> **WHAT NEEDS TO BE DONE**
Write out the rows in full, beginning at the one that has "At what distance is" and stopping after the final row. Offset every number in their answers, both distances and point coordinates, by -140.

> **MATERIAL TO PROCESS**
━━━━━━━━━━━━━━━━
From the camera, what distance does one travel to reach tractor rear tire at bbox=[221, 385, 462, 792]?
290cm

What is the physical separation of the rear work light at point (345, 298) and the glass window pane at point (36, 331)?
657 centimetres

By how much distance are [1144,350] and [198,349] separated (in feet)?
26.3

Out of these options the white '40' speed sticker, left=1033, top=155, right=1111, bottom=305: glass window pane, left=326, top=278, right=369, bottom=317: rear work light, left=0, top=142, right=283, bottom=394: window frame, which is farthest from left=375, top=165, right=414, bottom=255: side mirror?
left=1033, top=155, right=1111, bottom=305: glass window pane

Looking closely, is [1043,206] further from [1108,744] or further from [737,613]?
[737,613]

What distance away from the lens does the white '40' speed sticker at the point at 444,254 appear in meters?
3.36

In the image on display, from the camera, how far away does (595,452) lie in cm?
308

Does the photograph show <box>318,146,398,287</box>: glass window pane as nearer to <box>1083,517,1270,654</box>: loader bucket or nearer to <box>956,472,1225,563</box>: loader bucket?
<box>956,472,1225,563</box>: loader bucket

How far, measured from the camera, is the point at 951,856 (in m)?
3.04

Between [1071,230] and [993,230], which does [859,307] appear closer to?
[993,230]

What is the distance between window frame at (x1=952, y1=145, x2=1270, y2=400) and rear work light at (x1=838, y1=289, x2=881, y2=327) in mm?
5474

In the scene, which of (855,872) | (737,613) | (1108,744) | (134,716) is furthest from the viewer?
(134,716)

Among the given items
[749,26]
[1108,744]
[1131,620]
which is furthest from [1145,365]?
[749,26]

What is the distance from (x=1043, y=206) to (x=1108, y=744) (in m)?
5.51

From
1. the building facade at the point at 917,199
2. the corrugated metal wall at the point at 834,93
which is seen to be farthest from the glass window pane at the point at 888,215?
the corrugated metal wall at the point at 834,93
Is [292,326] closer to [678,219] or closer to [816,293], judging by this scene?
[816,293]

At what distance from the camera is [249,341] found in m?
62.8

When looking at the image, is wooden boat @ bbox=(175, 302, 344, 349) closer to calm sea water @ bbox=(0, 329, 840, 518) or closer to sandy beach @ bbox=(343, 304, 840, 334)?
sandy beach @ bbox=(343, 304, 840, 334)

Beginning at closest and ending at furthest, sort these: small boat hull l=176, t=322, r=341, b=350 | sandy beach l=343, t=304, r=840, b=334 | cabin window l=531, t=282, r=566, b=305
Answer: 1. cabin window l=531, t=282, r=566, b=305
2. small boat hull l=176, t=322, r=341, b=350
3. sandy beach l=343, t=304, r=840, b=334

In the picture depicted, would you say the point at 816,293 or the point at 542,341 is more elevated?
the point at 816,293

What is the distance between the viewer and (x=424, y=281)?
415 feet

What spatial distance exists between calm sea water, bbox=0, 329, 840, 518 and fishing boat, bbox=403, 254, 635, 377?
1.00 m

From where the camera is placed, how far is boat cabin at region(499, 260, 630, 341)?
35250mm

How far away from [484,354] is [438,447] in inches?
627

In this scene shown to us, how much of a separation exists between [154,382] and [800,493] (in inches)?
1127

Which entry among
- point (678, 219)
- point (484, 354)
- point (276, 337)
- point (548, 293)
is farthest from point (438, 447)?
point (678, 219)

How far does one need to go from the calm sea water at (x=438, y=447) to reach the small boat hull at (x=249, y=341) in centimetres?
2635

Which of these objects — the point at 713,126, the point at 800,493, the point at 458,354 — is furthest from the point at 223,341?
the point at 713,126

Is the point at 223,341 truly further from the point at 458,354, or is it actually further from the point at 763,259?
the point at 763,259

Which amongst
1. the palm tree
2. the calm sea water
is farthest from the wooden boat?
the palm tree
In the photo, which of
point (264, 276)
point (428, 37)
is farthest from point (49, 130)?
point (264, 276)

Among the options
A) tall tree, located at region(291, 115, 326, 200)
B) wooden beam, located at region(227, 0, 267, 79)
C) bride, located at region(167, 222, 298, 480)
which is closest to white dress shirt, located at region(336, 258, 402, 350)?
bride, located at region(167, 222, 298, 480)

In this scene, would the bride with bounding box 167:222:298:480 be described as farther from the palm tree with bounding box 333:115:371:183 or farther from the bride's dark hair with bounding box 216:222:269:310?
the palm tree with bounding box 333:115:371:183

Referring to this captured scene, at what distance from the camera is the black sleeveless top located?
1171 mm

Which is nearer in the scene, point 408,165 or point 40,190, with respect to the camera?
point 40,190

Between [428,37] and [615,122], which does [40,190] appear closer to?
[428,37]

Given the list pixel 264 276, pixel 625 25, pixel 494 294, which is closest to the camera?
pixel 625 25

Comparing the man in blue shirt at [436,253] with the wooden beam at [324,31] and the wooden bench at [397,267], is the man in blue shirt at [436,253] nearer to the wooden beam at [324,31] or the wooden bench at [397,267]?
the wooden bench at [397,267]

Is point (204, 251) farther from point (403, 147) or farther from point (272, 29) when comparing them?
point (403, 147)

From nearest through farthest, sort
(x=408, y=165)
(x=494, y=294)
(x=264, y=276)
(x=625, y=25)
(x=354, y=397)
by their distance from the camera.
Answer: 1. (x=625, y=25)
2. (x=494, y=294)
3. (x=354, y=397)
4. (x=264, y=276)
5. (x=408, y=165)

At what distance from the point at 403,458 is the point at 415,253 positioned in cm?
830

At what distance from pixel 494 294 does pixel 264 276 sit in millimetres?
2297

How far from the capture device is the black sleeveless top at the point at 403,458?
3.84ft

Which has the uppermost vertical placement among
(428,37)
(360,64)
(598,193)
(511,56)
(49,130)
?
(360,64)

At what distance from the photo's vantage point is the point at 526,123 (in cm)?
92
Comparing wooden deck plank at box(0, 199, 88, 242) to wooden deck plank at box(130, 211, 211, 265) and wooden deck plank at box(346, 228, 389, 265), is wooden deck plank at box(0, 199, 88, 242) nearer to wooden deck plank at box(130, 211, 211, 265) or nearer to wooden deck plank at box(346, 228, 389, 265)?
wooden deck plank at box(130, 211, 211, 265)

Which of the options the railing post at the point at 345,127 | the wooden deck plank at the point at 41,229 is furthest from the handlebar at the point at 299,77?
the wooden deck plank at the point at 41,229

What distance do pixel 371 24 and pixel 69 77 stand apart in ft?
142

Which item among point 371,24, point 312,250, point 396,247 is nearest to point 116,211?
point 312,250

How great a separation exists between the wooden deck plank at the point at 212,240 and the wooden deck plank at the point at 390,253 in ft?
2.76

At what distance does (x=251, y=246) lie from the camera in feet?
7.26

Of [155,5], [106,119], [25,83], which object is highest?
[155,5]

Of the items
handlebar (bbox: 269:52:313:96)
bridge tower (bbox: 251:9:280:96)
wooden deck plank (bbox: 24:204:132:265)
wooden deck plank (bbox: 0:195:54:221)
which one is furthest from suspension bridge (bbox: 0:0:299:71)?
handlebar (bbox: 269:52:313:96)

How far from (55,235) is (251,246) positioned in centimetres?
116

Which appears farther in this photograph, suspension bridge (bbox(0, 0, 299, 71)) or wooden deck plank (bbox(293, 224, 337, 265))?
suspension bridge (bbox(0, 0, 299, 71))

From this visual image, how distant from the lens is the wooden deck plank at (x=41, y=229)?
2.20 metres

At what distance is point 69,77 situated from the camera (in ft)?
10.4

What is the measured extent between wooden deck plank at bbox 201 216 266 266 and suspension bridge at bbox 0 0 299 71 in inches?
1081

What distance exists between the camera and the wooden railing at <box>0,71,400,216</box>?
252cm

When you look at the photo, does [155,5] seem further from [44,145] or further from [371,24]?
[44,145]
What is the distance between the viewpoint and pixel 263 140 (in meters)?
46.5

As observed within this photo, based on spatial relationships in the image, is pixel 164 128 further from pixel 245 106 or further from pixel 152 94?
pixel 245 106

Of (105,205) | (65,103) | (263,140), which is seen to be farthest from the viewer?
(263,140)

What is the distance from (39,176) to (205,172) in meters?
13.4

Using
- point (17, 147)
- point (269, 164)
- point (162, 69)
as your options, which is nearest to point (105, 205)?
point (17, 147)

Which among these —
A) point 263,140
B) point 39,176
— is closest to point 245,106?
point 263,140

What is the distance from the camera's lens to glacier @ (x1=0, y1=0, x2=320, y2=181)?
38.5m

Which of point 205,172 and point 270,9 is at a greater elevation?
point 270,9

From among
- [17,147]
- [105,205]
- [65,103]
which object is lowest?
━━━━━━━━━━━━━━━━
> **RESPONSE TO THE TASK**
At what distance is point 69,77 situated from the camera (in ft)?
-129.6

What is the measured extent between wooden deck plank at bbox 201 216 266 266 and suspension bridge at bbox 0 0 299 71 in inches?
941

What distance exists between the camera and the wooden railing at <box>0,71,400,216</box>?
112cm

When you look at the photo, does [155,5] seem further from [44,145] or further from [371,24]?
[-96,5]
What is the distance between the viewpoint and pixel 263 140 (in meters)?
-93.5

As observed within this photo, based on spatial relationships in the image, is pixel 164 128 further from pixel 245 106 or further from pixel 152 94?
pixel 105 -34

Of (105,205) | (65,103) | (263,140), which is seen to be farthest from the viewer?
(123,0)

What is the distance from (39,176) to (205,172) in meters?
-126.6

Using
- point (17, 147)
- point (269, 164)
- point (162, 69)
as your options, which is nearest to point (105, 205)?
point (-123, 7)

Which among these —
A) point 263,140
B) point 39,176
— is closest to point 245,106?
point 123,0

What is the distance from the camera's lens to glacier @ (x1=0, y1=0, x2=320, y2=181)?
-101.5m

Which of point 205,172 and point 270,9 is at a greater elevation?
point 130,-131

From among
- [17,147]
- [105,205]
- [65,103]
which object is lowest?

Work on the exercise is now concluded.